2:06 That was pretty dramatic.
2:07 It really grips you, doesn't it?
2:10 What was it?
2:11 Well, that was from the first movement of Tchaikovsky's fourth symphony.
2:16 And at the end you would hear the Prommers showing their appreciation by cheering and
2:21 clapping.
2:22 Right, so it's almost like Glastonbury, then!
2:26 So that's the point you're making, is it - the Proms make classical music accessible to everyone.
2:32 But who are these Prommers?
2:34 Ah, well for an answer to that, let's hear from the Director of the BBC Proms, Edward
2:40 Blakeman.
2:41 So the Prommers, are quite literally the people who stand to listen to the concerts.
2:46 And there is space for about 800 people, right in the middle of the hall.
2:51 And this is a long tradition, back, going through the Proms.
2:54 And it's wonderful because it costs very little, and it means that almost anyone can afford
3:00 to come to the Proms.
3:01 So it is a wonderful place for all sorts of people to meet together, and by the way, it's
3:06 the best place in the hall to hear the music.
3:09 Now, the hall that he's talking about is the Royal Albert Hall in London - and the Prommers
3:15 are the people who come and stand as they listen to the music.
3:19 You know, Neil, it's only £5 a ticket.
3:22 Right, so you stand?
3:24 That sounds like a proper gig.
3:26 I think I might just give it a go, Finn.
3:28 So, you've been trying to persuade me that it's quite informal.
3:31 But, at the same time you do get all those big, fancy classical music names, don't you?
3:37 You do, absolutely.
3:38 The top soloists - whether that's on the piano, the violin or any other instrument, or singing
3:45 - they all perform at the Proms.
3:47 As do very big orchestras.
3:50 And I believe the BBC commissions new works from time to time.
3:54 I was even told about rock musicians playing there.
3:57 Can that be right, Finn?
3:58 Well, yes Neil.
3:59 That's actually true.
4:01 The whole range of music is becoming wider year by year.
4:05 They also screen concerts to other cities, they hold lunchtime and children's concerts,
4:12 they even play Indian classical music, like this type of thing...
4:18 What, playing sitars (and tablas) at the Proms?
4:24 Yes.
4:25 But the core of the eight-week festival is devoted to the heavyweight composers of the
4:30 last 400 years - Bach, Mozart, Beethoven, Brahms and so on.
4:38 Let me play you another extract of that Tchaikovsky symphony now Neil.

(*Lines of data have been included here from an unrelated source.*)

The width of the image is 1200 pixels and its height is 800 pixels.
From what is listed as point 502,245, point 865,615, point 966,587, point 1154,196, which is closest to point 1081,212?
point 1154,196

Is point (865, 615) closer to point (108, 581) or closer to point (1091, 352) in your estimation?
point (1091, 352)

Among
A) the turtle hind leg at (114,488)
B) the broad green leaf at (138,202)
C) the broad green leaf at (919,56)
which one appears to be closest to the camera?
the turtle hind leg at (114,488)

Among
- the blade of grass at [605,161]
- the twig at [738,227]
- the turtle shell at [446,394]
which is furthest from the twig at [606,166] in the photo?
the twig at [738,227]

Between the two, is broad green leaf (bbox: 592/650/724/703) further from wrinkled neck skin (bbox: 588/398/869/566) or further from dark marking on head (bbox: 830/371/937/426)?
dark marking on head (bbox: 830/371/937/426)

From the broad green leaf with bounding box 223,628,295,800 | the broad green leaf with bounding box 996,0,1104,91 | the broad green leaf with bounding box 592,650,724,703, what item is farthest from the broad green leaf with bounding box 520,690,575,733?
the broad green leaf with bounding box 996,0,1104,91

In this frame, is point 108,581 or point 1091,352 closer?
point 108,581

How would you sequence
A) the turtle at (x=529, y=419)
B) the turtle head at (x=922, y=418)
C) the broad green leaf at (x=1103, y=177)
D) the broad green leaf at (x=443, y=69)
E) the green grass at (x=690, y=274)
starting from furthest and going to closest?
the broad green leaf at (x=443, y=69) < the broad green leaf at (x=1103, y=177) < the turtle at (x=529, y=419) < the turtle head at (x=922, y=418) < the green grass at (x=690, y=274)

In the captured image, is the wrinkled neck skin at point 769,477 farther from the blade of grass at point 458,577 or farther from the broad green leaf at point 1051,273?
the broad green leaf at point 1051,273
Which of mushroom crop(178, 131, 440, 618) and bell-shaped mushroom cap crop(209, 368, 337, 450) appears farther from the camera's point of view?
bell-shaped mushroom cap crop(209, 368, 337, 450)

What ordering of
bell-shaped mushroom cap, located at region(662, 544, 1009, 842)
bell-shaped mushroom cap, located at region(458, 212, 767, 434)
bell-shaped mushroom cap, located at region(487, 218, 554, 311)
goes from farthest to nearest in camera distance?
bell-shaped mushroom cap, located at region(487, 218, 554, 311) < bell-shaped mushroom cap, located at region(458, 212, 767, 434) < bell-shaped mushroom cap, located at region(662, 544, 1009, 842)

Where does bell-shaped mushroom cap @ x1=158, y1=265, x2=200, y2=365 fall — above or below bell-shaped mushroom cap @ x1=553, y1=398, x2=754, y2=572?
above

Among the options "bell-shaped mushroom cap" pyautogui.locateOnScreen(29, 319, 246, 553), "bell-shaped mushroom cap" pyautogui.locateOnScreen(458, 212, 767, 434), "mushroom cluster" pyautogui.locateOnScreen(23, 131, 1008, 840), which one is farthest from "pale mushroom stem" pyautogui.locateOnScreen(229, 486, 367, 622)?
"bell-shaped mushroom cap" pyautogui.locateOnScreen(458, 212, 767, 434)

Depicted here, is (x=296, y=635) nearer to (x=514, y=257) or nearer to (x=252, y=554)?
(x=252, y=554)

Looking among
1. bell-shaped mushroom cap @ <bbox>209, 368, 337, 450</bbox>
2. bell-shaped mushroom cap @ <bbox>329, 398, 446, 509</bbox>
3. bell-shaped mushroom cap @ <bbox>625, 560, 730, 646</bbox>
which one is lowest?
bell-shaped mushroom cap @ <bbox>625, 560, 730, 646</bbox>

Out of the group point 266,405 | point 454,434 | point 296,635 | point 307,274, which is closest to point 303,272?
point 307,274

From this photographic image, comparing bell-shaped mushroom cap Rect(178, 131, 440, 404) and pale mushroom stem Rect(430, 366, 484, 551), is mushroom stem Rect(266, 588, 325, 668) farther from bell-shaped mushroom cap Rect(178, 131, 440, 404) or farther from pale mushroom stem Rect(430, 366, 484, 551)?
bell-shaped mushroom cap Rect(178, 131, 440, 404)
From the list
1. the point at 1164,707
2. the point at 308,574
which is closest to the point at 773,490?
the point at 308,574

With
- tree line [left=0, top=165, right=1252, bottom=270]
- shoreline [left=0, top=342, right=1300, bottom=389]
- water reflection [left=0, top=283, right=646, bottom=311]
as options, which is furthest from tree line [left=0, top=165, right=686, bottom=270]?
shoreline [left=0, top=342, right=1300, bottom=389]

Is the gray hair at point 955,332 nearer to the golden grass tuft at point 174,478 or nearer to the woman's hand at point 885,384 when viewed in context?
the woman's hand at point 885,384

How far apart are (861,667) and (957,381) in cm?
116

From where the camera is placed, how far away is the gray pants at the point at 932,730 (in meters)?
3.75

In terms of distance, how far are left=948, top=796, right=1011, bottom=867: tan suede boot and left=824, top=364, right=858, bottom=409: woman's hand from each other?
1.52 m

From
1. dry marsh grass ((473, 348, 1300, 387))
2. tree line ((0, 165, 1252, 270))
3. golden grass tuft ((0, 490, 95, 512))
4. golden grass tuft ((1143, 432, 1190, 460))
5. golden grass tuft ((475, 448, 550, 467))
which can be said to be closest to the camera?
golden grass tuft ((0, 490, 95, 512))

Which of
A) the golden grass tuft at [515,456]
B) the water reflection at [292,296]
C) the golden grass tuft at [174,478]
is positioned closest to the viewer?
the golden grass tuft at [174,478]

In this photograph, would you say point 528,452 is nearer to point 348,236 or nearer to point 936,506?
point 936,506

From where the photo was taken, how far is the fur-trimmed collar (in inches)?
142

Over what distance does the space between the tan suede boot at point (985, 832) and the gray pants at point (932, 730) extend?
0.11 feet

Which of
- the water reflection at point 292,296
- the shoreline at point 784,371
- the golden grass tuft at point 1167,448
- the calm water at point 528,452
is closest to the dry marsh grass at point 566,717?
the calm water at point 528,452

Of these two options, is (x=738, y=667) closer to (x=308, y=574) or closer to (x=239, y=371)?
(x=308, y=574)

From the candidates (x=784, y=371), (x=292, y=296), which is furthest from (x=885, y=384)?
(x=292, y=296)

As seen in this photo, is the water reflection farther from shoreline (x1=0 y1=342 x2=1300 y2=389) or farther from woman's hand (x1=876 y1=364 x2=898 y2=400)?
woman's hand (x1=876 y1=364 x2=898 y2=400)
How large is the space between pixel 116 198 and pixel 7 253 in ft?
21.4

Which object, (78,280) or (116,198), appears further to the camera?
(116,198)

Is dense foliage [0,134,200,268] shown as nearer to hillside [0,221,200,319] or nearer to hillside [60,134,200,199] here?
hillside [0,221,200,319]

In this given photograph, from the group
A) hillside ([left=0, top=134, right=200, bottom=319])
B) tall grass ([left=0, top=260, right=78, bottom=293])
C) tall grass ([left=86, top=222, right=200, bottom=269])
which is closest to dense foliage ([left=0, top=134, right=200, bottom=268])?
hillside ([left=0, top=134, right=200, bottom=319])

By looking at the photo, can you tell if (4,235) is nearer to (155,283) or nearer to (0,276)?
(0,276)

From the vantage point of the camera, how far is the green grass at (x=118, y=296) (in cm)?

4:42 Tell me what you think of this.
4:50 Now, that was totally different.
5:06 Much slower and quite sad.
5:09 Yes, every symphony, concerto, or sonata will have a slow movement and it will often be
5:17 deeply emotional.
5:18 Well, you can't beat live music.
5:20 So, I must get going.
5:22 Oh yeah?
5:23 Are you off to see that gig at the pub, Neil?
5:25 Actually, yes.
5:26 Or, you know what?
5:28 I might go and catch a Prom after all.
5:30 OK.
5:31 Well, before you hurry off, I have to give you the answer to the quiz.
5:35 I asked how many years has the BBC Proms been going?
5:39 And I said 84.
5:41 And I'm sorry, Neil.
5:43 That's the wrong answer.
5:44 Oh no.
5:45 The correct answer was actually 120 years.